Consider an $m\times m$ positive definite and Hermitian matrix $\mathbf{M}$ and an arbitrary $m\times n (m>n)$ para-unitary matrix $\mathbf{R}$, i.e., $\mathbf{R}^H\mathbf{R}=\mathbf{I}_n$.
then, is there any strict proof for: Let $\mu_1,...,\mu_{n}$ and $\lambda_1,...,\lambda_{n}$ denote the eigenvalues in descending order of $(\mathbf{R}^H\mathbf{M}\mathbf{R})^{-1}$ and $\mathbf{R}^H\mathbf{M}^{-1}\mathbf{R}$, respectively, we have $\mu_k \le \lambda_k, \forall k$. ?
I use matlab and generate many random matrices to check the result. I think it must be true. However, how to prove it?

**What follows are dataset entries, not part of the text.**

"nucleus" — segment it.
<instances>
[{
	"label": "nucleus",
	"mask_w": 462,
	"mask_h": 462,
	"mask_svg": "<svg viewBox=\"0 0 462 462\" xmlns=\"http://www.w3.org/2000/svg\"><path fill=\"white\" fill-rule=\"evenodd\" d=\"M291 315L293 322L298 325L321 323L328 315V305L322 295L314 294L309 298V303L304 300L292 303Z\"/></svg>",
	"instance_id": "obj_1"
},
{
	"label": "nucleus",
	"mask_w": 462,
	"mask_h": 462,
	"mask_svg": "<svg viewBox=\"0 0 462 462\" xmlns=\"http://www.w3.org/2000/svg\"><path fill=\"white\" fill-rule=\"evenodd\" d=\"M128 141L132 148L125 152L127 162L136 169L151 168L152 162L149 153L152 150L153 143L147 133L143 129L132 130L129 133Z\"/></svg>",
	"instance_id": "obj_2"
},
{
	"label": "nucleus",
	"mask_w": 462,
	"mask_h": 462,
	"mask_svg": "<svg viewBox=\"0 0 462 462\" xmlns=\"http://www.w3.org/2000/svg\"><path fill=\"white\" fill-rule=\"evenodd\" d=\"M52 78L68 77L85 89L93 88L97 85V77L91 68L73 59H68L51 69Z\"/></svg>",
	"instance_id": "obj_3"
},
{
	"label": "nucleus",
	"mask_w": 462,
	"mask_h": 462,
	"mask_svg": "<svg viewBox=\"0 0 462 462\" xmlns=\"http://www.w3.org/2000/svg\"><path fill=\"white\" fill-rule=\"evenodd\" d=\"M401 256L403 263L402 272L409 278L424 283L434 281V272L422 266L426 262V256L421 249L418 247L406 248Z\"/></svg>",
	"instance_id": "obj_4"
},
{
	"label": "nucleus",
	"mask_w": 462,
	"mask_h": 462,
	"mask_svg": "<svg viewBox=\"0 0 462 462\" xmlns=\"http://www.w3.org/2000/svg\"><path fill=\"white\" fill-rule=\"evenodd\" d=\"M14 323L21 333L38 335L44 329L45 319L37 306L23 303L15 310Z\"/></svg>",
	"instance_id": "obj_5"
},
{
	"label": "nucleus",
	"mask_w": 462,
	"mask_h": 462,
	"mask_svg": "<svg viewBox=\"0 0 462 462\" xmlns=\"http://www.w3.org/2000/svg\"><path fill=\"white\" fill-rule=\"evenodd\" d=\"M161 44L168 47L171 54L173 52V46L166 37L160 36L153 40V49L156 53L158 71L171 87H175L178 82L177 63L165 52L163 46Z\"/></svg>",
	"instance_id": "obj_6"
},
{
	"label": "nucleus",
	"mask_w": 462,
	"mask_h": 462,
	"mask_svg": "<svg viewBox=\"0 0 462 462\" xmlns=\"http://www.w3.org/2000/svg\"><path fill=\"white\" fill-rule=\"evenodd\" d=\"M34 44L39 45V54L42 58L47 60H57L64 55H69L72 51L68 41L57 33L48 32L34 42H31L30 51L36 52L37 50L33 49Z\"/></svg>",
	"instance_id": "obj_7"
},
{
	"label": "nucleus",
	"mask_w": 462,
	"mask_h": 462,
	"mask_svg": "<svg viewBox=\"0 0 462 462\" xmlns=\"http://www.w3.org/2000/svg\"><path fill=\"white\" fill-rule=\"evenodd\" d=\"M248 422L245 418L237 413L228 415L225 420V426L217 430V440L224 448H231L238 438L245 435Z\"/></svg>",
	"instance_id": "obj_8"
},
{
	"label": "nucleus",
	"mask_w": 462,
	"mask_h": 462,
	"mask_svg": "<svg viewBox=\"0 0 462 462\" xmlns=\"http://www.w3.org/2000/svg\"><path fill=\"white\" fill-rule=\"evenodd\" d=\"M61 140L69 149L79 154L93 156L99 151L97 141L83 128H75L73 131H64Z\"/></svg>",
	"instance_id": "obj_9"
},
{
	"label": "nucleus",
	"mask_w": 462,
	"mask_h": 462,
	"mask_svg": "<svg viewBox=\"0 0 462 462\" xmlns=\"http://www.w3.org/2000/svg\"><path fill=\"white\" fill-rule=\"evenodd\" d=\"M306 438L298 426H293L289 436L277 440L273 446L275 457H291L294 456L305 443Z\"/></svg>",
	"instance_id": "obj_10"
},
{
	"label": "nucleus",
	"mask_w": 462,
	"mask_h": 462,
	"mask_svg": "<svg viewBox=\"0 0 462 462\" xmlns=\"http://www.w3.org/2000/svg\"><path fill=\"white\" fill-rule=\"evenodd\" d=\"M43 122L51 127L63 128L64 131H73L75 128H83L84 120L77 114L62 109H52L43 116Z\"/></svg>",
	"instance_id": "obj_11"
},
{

By a change of orthonormal basis, we may assume that $R^H=\pmatrix{I_n&0}$. Let us write $$ M=\pmatrix{A&B^H\\ B&C}, \text{ so that } M^{-1}=\pmatrix{(A-B^HC^{-1}B)^{-1}&\ast\\ \ast&\ast} $$ where $A-B^HC^{-1}B$ is the Schur complement of $C$ in $M$. Then $$ (R^HMR)^{-1}=A^{-1}\prec(A-B^HC^{-1}B)^{-1}=R^HM^{-1}R $$ and the result follows.